London Daily

Focus on the big picture.
Tuesday, Oct 14, 2025

NHS fees to be scrapped for overseas health staff and care workers

NHS fees to be scrapped for overseas health staff and care workers

NHS staff and care workers from overseas will no longer have to pay an extra charge towards the health service after mounting pressure from MPs.

Boris Johnson's spokesman said the PM had asked the Home Office and Department for Health to exempt NHS and care workers "as soon as possible".

Labour leader Sir Keir Starmer said it was "a victory for common decency".

The health immigration surcharge on non-EU migrants is £400 per year and set to rise to £624 in October.

The move to grant the exemption came after the PM's spokesman defended the fee earlier on Thursday.

Officials are now working on the detail and more will be announced "in the coming days".

But it is understood the plan will include exemptions for all NHS workers, including porters and cleaners, as well as independent health workers and social care workers.

The chief executive of the Royal College of Nursing, Dame Donna Kinnair, said the charge had created "an unfair and unjust financial burden", adding: "At last the government has agreed with us.

"This will ease the pressure on families who may be struggling financially or emotionally as a result."

Mr Johnson himself stood by the charge on Wednesday, telling MPs he "understood the difficulties faced by our amazing NHS staff", but said the government "must look at the realities" of funding the NHS.

It caused a backlash, with a number of Tory MPs joining opposition MPs in calling for him to reconsider - including the Tory chairman of the Commons public administration select committee, William Wragg, and his backbench colleague Sir Roger Gale.

Earlier, No 10 defended the levy, saying the money "goes directly back into the NHS to help save lives".

But now Mr Johnson's spokesman has said: "[The PM] has been thinking about this a great deal.
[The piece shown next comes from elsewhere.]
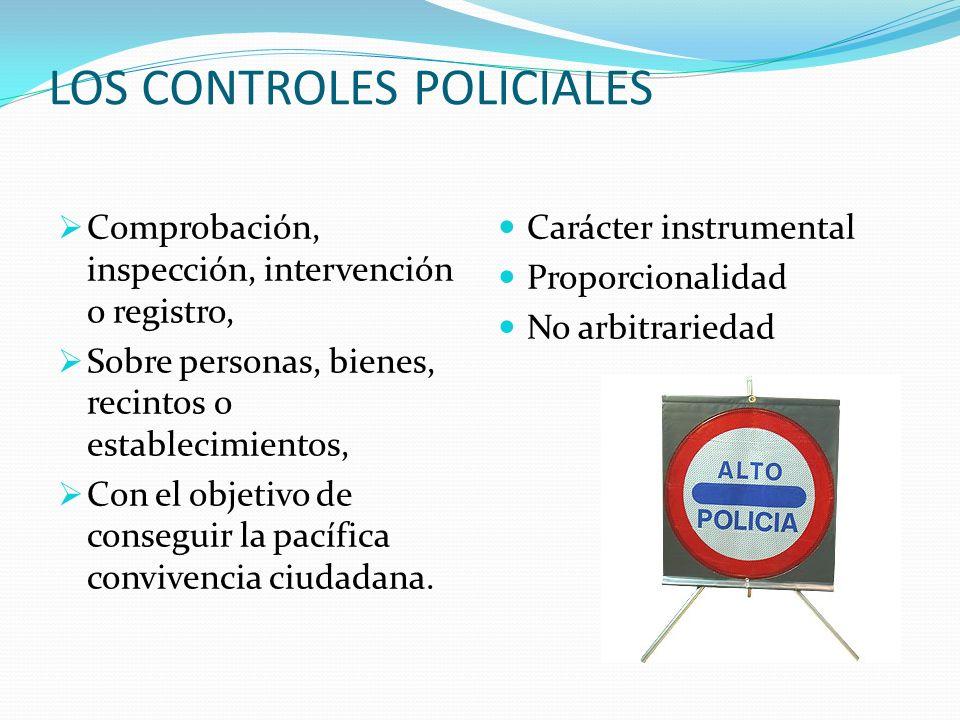 LOS CONTROLES POLICIALES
He has been a personal beneficiary of carers from abroad and understands the difficulties faced by our amazing NHS staff.

"The purpose of the NHS surcharge is to benefit the NHS, help to care for the sick and save lives. NHS and care workers from abroad who are granted visas are doing this already by the fantastic contribution which they make."

The change was welcomed by Labour, as the party had been planning to seek an amendment to the Immigration Bill to secure the exemption.

Sir Keir tweeted: "Boris Johnson is right to have u-turned and backed our proposal to remove the NHS charge for health professionals and care workers.

"This is a victory for common decency and the right thing to do. We cannot clap our carers one day and then charge them to use our NHS the next."

Mr Wragg also praised the decision, saying the PM had "shown true leadership, listened and reflected".

The leader of the SNP in Westminster, Ian Blackford, said he was "pleased to see the change of heart after pressure", while the acting leader of the Liberal Democrats, Sir Ed Davey, called it "a great cross-party win".

The change was also welcomed by of Joint Council for the Welfare of Immigrants.

But the charity's chief executive Satbir Singh added: "It's depressing that it's taken nearly two months for the government to listen."


Estimated costs

The surcharge is currently paid by non-European Economic Area (EEA) nationals coming to the UK for longer than six months.

There are exemptions for victims of slavery or trafficking, children taken into care, and the dependants of armed forces personnel.

The current rate of £400 a year is double what it what it was when first introduced in 2015.

It is due to be extended to EEA citizens moving to the UK from from next January, after the post-Brexit transition period ends.

The Institute for Fiscal Studies think-tank has estimated that exempting NHS and social care workers in England would cost around £90m a year.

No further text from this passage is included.